Provided entries Start Marker

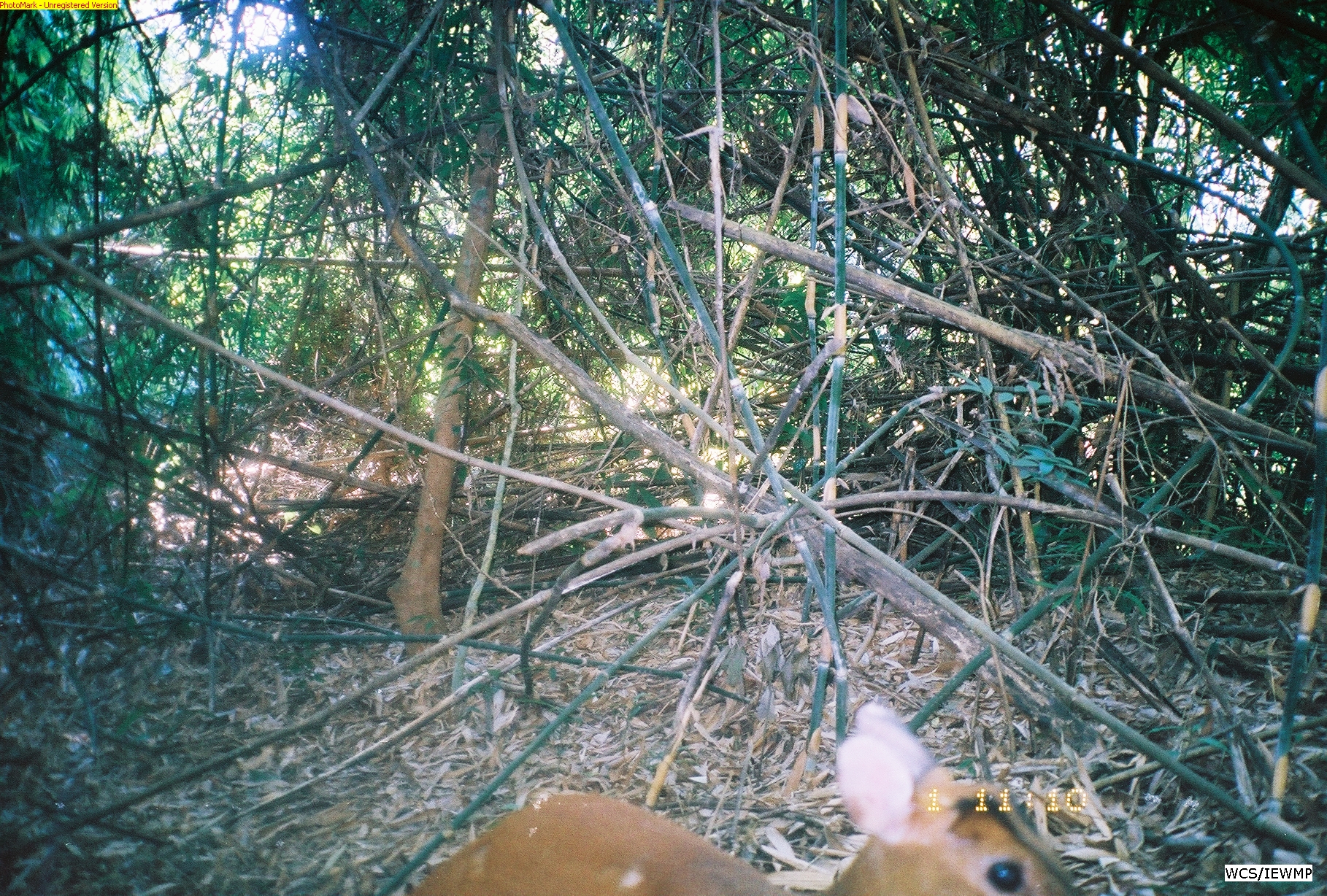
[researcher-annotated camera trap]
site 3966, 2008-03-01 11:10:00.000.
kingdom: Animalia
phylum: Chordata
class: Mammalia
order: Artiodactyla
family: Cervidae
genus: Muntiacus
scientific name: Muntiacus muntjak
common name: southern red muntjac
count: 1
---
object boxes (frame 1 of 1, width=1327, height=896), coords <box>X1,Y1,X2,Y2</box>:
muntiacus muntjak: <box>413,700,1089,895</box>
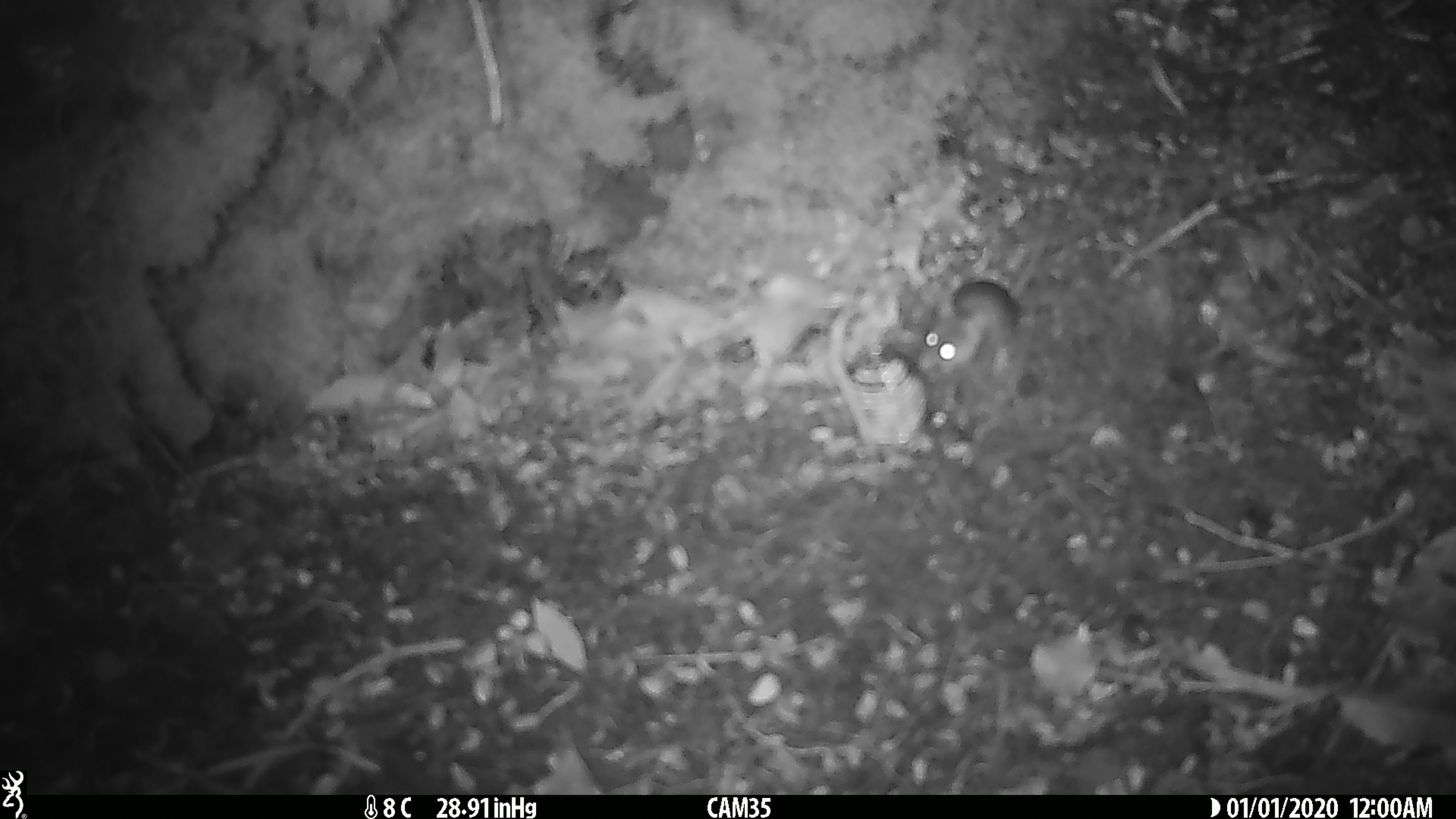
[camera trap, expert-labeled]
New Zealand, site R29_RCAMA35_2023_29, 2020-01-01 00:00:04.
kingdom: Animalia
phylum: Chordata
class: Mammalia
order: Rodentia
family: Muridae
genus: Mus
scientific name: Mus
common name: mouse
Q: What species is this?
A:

Provided entries End Marker

All lines from the one with "New Zealand, site" to the end of the entries above are to be written out exactly, the first and last included.

● Exercise response:
New Zealand, site R29_RCAMA35_2023_29, 2020-01-01 00:00:04.
kingdom: Animalia
phylum: Chordata
class: Mammalia
order: Rodentia
family: Muridae
genus: Mus
scientific name: Mus
common name: mouse
Q: What species is this?
A:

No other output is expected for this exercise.